_Exercise material_:
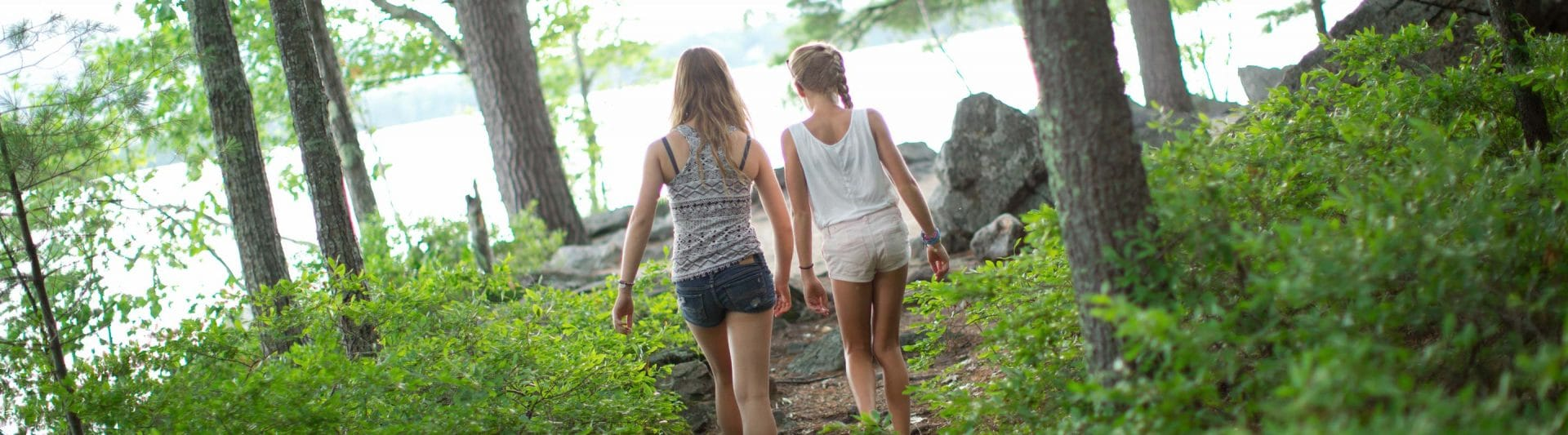 two girls walking down a path in the woods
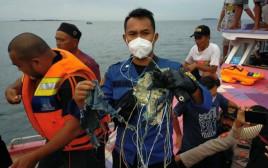 דייגים עם שרידי המטוס שהתרסק באינדונזיה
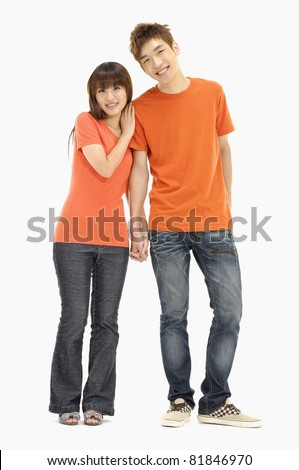 Portrait of a romantic young couple standing together over - stock photo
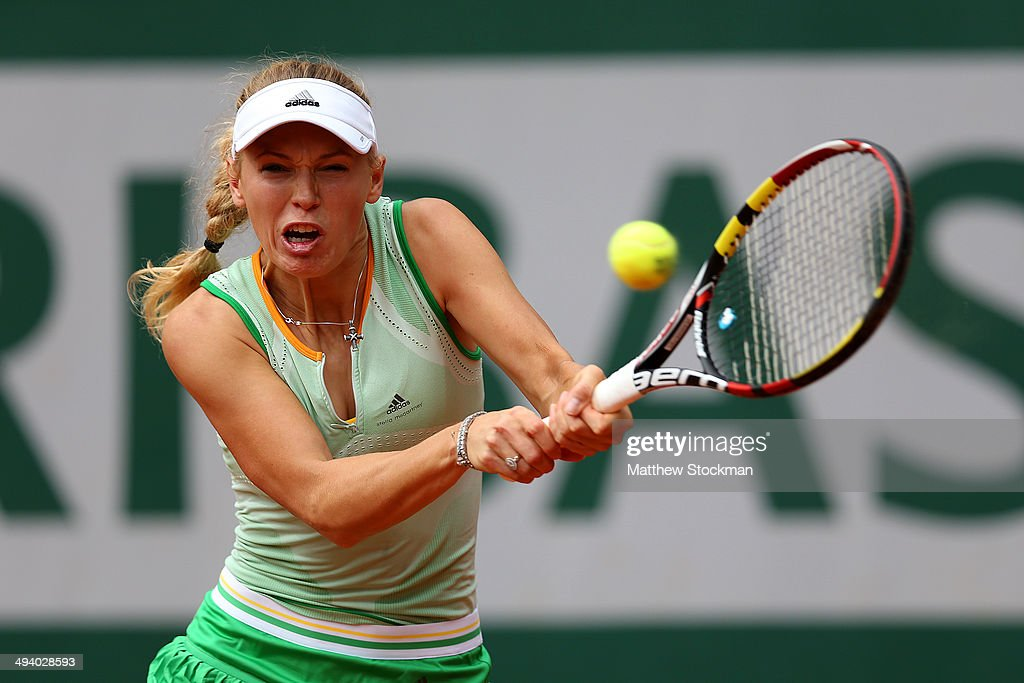 Caroline Wozniacki of Denmark returns a shot during her women's singles match against Yanina Wickmayer of Belgium on day three of the French Open at Roland Garros on May 27, 2014 in Paris, France.
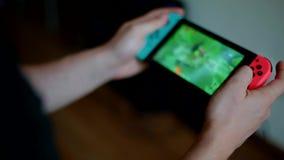 Hombre joven que juega al juego en el interruptor de Nintendo almacen de metraje de vídeo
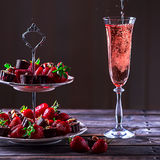 Sparkling pink wine is poured in glass. Stand with strawberries. And sweets on a wooden table. Delicious dessert. Atmosphere of luxury and a romantic evening stock photo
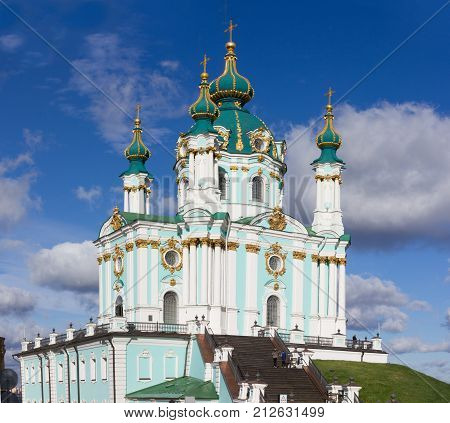 Green baroque St. Andrew's Church or the Cathedral of St. Andrew located in city centre, main sightseeing Andriyivskyy Descent in Kiev, Ukraine. Panoramic view against blue autumn sky. poster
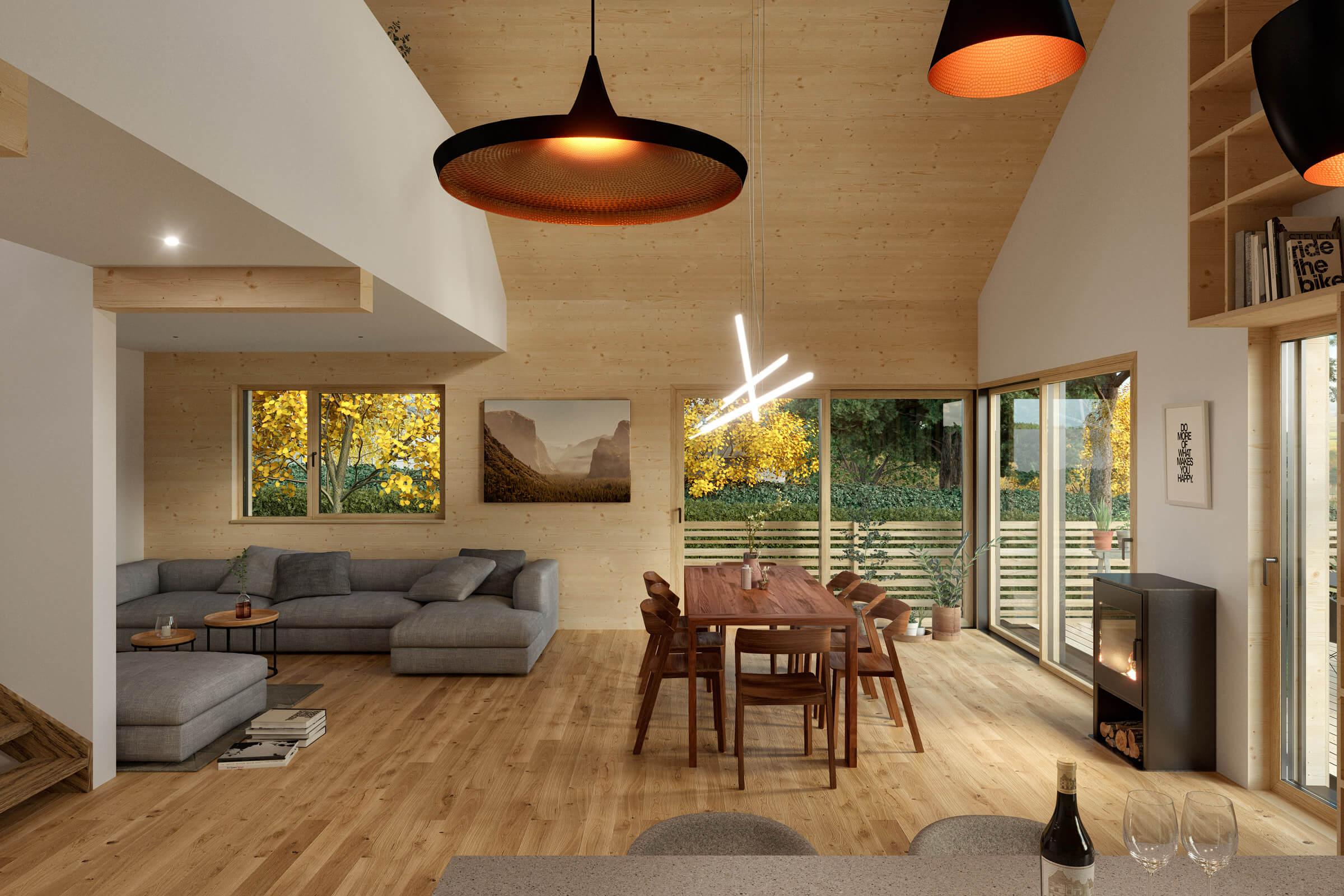 Blick von der Küche über das Wohnzimmer mit Gallerie in den grünen Garten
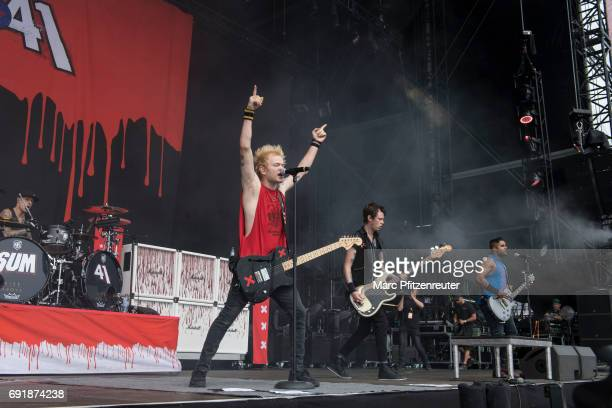 Frank Zummo Deryck Whibley Jason McCaslin and Dave Baksh of SUM 41 perform on stage during the second day of 'Rock am Ring' on June 3 2017 in...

_Task details_:
The copy starts at the line holding "Caroline Wozniacki of" and ends at the last line of the records above. Transcribe those lines exactly, pictures excluded.

_Problem solution_:
 Caroline Wozniacki of Denmark returns a shot during her women's singles match against Yanina Wickmayer of Belgium on day three of the French Open at Roland Garros on May 27, 2014 in Paris, France.
 Hombre joven que juega al juego en el interruptor de Nintendo almacen de metraje de vídeo
 Sparkling pink wine is poured in glass. Stand with strawberries. And sweets on a wooden table. Delicious dessert. Atmosphere of luxury and a romantic evening stock photo
 Green baroque St. Andrew's Church or the Cathedral of St. Andrew located in city centre, main sightseeing Andriyivskyy Descent in Kiev, Ukraine. Panoramic view against blue autumn sky. poster
 Blick von der Küche über das Wohnzimmer mit Gallerie in den grünen Garten
 Frank Zummo Deryck Whibley Jason McCaslin and Dave Baksh of SUM 41 perform on stage during the second day of 'Rock am Ring' on June 3 2017 in...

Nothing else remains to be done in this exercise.